• [Numeric chart reasoning data]:
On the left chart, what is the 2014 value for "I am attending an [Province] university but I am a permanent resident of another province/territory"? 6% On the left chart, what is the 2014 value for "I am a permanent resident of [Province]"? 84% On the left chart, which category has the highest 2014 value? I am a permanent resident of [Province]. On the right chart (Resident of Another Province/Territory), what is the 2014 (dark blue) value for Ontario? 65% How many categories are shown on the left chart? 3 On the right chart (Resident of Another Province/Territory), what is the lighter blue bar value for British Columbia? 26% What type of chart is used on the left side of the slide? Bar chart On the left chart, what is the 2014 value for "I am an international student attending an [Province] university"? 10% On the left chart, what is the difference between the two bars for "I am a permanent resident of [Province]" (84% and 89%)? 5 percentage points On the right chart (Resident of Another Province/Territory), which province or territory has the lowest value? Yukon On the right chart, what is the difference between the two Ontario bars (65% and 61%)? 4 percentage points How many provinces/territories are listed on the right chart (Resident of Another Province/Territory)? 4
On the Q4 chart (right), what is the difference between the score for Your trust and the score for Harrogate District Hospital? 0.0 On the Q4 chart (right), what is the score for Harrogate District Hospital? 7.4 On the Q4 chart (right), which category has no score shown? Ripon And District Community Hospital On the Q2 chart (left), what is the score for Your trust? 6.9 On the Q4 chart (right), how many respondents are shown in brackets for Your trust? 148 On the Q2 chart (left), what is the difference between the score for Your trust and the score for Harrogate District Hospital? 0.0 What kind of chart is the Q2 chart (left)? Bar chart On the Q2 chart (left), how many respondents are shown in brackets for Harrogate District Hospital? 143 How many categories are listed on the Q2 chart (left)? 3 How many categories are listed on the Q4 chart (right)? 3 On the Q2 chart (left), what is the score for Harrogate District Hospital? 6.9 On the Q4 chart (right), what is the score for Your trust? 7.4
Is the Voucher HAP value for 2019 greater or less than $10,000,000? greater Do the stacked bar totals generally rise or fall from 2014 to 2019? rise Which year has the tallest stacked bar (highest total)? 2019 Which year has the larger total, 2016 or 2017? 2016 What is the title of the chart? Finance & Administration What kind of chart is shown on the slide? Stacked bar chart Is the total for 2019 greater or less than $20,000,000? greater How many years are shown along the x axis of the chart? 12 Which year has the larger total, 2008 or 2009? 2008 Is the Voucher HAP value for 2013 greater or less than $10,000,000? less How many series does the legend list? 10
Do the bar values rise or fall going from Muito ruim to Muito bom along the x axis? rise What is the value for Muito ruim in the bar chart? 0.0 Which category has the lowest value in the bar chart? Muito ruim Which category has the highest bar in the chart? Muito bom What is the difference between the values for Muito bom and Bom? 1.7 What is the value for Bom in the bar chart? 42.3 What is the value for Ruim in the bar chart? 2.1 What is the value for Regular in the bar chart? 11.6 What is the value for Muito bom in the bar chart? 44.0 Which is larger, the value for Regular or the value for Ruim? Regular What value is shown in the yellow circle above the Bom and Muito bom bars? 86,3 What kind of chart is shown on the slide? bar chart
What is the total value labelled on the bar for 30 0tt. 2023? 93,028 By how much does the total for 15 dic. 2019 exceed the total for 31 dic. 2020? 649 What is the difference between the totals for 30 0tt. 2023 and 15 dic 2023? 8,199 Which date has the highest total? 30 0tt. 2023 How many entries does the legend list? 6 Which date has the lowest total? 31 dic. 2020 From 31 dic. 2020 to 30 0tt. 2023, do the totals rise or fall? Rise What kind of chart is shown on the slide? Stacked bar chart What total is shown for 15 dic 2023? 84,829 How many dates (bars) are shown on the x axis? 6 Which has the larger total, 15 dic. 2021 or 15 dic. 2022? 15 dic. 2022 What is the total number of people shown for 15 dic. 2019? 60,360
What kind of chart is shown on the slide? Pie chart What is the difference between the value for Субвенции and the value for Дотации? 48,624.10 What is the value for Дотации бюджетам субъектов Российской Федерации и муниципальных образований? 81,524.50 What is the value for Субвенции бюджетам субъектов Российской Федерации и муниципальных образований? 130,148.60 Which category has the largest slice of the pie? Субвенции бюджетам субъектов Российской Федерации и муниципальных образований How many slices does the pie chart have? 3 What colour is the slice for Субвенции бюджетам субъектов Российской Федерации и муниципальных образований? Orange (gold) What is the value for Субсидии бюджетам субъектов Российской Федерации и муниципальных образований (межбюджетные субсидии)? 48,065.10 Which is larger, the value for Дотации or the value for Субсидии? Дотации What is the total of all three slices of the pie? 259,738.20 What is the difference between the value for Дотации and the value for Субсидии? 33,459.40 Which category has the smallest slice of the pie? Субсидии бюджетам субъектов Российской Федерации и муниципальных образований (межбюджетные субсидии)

• [Your assignment]: Could you copy every one of the records above word for word, leaving nothing out?

• [Output of the exercise]:
On the left chart, what is the 2014 value for "I am attending an [Province] university but I am a permanent resident of another province/territory"? 6% On the left chart, what is the 2014 value for "I am a permanent resident of [Province]"? 84% On the left chart, which category has the highest 2014 value? I am a permanent resident of [Province]. On the right chart (Resident of Another Province/Territory), what is the 2014 (dark blue) value for Ontario? 65% How many categories are shown on the left chart? 3 On the right chart (Resident of Another Province/Territory), what is the lighter blue bar value for British Columbia? 26% What type of chart is used on the left side of the slide? Bar chart On the left chart, what is the 2014 value for "I am an international student attending an [Province] university"? 10% On the left chart, what is the difference between the two bars for "I am a permanent resident of [Province]" (84% and 89%)? 5 percentage points On the right chart (Resident of Another Province/Territory), which province or territory has the lowest value? Yukon On the right chart, what is the difference between the two Ontario bars (65% and 61%)? 4 percentage points How many provinces/territories are listed on the right chart (Resident of Another Province/Territory)? 4
On the Q4 chart (right), what is the difference between the score for Your trust and the score for Harrogate District Hospital? 0.0 On the Q4 chart (right), what is the score for Harrogate District Hospital? 7.4 On the Q4 chart (right), which category has no score shown? Ripon And District Community Hospital On the Q2 chart (left), what is the score for Your trust? 6.9 On the Q4 chart (right), how many respondents are shown in brackets for Your trust? 148 On the Q2 chart (left), what is the difference between the score for Your trust and the score for Harrogate District Hospital? 0.0 What kind of chart is the Q2 chart (left)? Bar chart On the Q2 chart (left), how many respondents are shown in brackets for Harrogate District Hospital? 143 How many categories are listed on the Q2 chart (left)? 3 How many categories are listed on the Q4 chart (right)? 3 On the Q2 chart (left), what is the score for Harrogate District Hospital? 6.9 On the Q4 chart (right), what is the score for Your trust? 7.4
Is the Voucher HAP value for 2019 greater or less than $10,000,000? greater Do the stacked bar totals generally rise or fall from 2014 to 2019? rise Which year has the tallest stacked bar (highest total)? 2019 Which year has the larger total, 2016 or 2017? 2016 What is the title of the chart? Finance & Administration What kind of chart is shown on the slide? Stacked bar chart Is the total for 2019 greater or less than $20,000,000? greater How many years are shown along the x axis of the chart? 12 Which year has the larger total, 2008 or 2009? 2008 Is the Voucher HAP value for 2013 greater or less than $10,000,000? less How many series does the legend list? 10
Do the bar values rise or fall going from Muito ruim to Muito bom along the x axis? rise What is the value for Muito ruim in the bar chart? 0.0 Which category has the lowest value in the bar chart? Muito ruim Which category has the highest bar in the chart? Muito bom What is the difference between the values for Muito bom and Bom? 1.7 What is the value for Bom in the bar chart? 42.3 What is the value for Ruim in the bar chart? 2.1 What is the value for Regular in the bar chart? 11.6 What is the value for Muito bom in the bar chart? 44.0 Which is larger, the value for Regular or the value for Ruim? Regular What value is shown in the yellow circle above the Bom and Muito bom bars? 86,3 What kind of chart is shown on the slide? bar chart
What is the total value labelled on the bar for 30 0tt. 2023? 93,028 By how much does the total for 15 dic. 2019 exceed the total for 31 dic. 2020? 649 What is the difference between the totals for 30 0tt. 2023 and 15 dic 2023? 8,199 Which date has the highest total? 30 0tt. 2023 How many entries does the legend list? 6 Which date has the lowest total? 31 dic. 2020 From 31 dic. 2020 to 30 0tt. 2023, do the totals rise or fall? Rise What kind of chart is shown on the slide? Stacked bar chart What total is shown for 15 dic 2023? 84,829 How many dates (bars) are shown on the x axis? 6 Which has the larger total, 15 dic. 2021 or 15 dic. 2022? 15 dic. 2022 What is the total number of people shown for 15 dic. 2019? 60,360
What kind of chart is shown on the slide? Pie chart What is the difference between the value for Субвенции and the value for Дотации? 48,624.10 What is the value for Дотации бюджетам субъектов Российской Федерации и муниципальных образований? 81,524.50 What is the value for Субвенции бюджетам субъектов Российской Федерации и муниципальных образований? 130,148.60 Which category has the largest slice of the pie? Субвенции бюджетам субъектов Российской Федерации и муниципальных образований How many slices does the pie chart have? 3 What colour is the slice for Субвенции бюджетам субъектов Российской Федерации и муниципальных образований? Orange (gold) What is the value for Субсидии бюджетам субъектов Российской Федерации и муниципальных образований (межбюджетные субсидии)? 48,065.10 Which is larger, the value for Дотации or the value for Субсидии? Дотации What is the total of all three slices of the pie? 259,738.20 What is the difference between the value for Дотации and the value for Субсидии? 33,459.40 Which category has the smallest slice of the pie? Субсидии бюджетам субъектов Российской Федерации и муниципальных образований (межбюджетные субсидии)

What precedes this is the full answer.